BoostTree and BoostForest for Ensemble Learning
This work addresses the need for more accurate and reliable ensemble models in fields like biology, engineering, and healthcare, though it is incremental as it builds on existing boosting and bagging methods.
The paper tackles the problem of improving ensemble learning performance by proposing BoostForest, which uses BoostTree as base learners and incorporates randomness in both tree construction and data bootstrapping.
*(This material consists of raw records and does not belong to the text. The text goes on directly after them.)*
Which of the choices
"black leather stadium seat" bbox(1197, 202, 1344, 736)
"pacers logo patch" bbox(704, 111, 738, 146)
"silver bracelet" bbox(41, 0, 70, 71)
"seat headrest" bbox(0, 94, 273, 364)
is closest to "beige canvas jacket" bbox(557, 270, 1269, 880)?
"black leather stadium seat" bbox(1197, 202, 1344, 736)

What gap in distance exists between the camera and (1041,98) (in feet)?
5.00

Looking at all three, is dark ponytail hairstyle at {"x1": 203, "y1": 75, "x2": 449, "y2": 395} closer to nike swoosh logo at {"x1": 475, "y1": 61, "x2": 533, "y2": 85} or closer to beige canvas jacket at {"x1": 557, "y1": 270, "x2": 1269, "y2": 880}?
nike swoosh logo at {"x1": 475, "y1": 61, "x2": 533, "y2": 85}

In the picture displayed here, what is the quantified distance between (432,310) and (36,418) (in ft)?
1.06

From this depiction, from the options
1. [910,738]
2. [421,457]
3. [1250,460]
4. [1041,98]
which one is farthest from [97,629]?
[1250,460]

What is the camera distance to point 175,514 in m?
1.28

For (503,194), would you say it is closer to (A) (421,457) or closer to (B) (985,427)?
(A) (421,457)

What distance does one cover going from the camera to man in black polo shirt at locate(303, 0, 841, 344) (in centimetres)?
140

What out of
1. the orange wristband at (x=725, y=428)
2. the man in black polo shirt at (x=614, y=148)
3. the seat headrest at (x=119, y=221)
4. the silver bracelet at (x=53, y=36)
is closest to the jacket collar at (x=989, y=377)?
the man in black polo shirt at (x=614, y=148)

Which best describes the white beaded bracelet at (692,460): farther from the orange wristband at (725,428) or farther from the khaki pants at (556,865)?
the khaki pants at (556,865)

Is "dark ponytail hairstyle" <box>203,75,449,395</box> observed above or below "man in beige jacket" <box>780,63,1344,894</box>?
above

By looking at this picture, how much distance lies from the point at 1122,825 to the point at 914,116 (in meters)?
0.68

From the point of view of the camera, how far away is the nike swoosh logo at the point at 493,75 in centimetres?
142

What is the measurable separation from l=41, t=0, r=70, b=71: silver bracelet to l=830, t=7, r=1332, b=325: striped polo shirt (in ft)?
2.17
The result is that BoostForest generally outperformed four classical ensemble learning approaches on 35 classification and regression datasets.
Bootstrap aggregating (Bagging) and boosting are two popular ensemble learning approaches, which combine multiple base learners to generate a composite model for more accurate and more reliable performance. They have been widely used in biology, engineering, healthcare, etc. This paper proposes BoostForest, which is an ensemble learning approach using BoostTree as base learners and can be used for both classification and regression. BoostTree constructs a tree model by gradient boosting. It increases the randomness (diversity) by drawing the cut-points randomly at node splitting. BoostForest further increases the randomness by bootstrapping the training data in constructing different BoostTrees. BoostForest generally outperformed four classical ensemble learning approaches (Random Forest, Extra-Trees, XGBoost and LightGBM) on 35 classification and regression datasets. Remarkably, BoostForest tunes its parameters by simply sampling them randomly from a parameter pool, which can be easily specified, and its ensemble learning framework can also be used to combine many other base learners.